Filmmaker: You mentioned live mixing. I think there was a live mixer when I saw the press screening at the Film Forum. 

Green: Yes.

Filmmaker: What was the live mixer actually doing?

Green: That’s such a great question. So, headphones are awesome, but there’s is a very narrow signal. They don’t do high highs and they can’t do low lows. So when we have somebody in the theater mixing, and at the Film Forum that will be for one show a day, at certain points they are bring up the PA in the house. Most of the time there’s nothing, no sound. It’s just the headphones. But sometimes they’re bring the [PA] up, like in the scene with the cicadas. It’s coming out of the house speakers, and you don’t notice it but you feel it. Or when the airplane flies over, they’re bringing up the subs and making it super loud so you feel it in your chest. It’s a subtle thing, but it makes [the sound] way better.
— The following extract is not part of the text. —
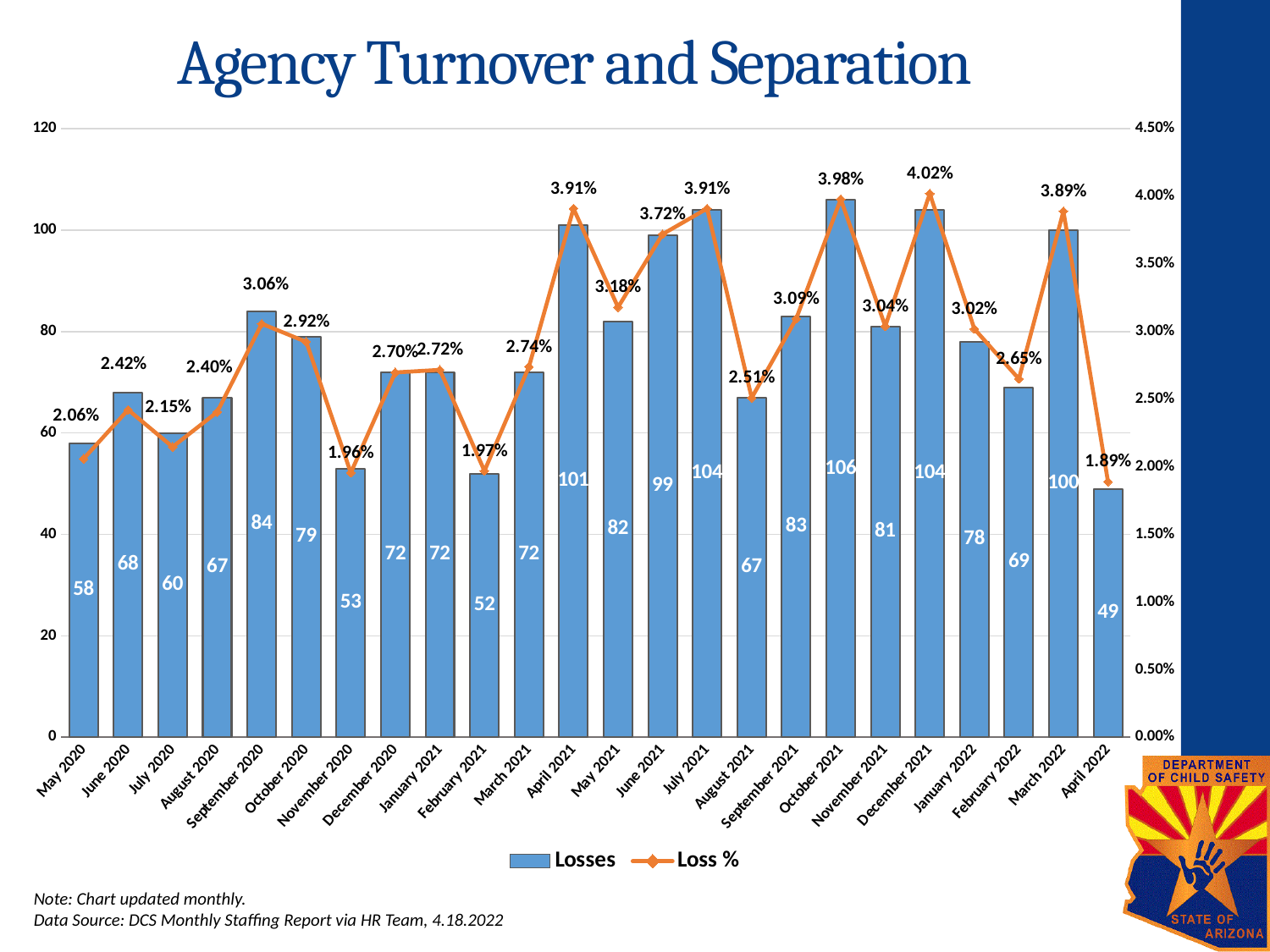
How many series does the legend list? 2 What is the Loss % for September 2020? 3.06% What kind of chart is used to show the Losses series? Bar chart What is the difference in Losses between March 2022 and April 2022? 51 How many months are shown on the x axis? 24 What is the title of the chart? Agency Turnover and Separation What is the Losses value for February 2021? 52 What is the Losses value for October 2021? 106 Which month has the lowest Loss %? April 2022 Which month has the highest Loss %? December 2021 Which month has the highest Losses value? October 2021 Which has a higher Losses value, September 2020 or October 2020? September 2020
Filmmaker: And what are you doing next?

Green: If making a film about sound with no main character, no conflict, no chronology wasn’t hard enough, I’m now making a movie I’ve been wanting to make for 15 years. It’s a documentary about trees. I’m super excited about it, and it’s incredibly fun to work on, but I still haven’t figured out how to do it. There’s the profound conundrum of how do you make a 16:9 framework with trees, which are almost always vertical. It’s very hard to figure that one out.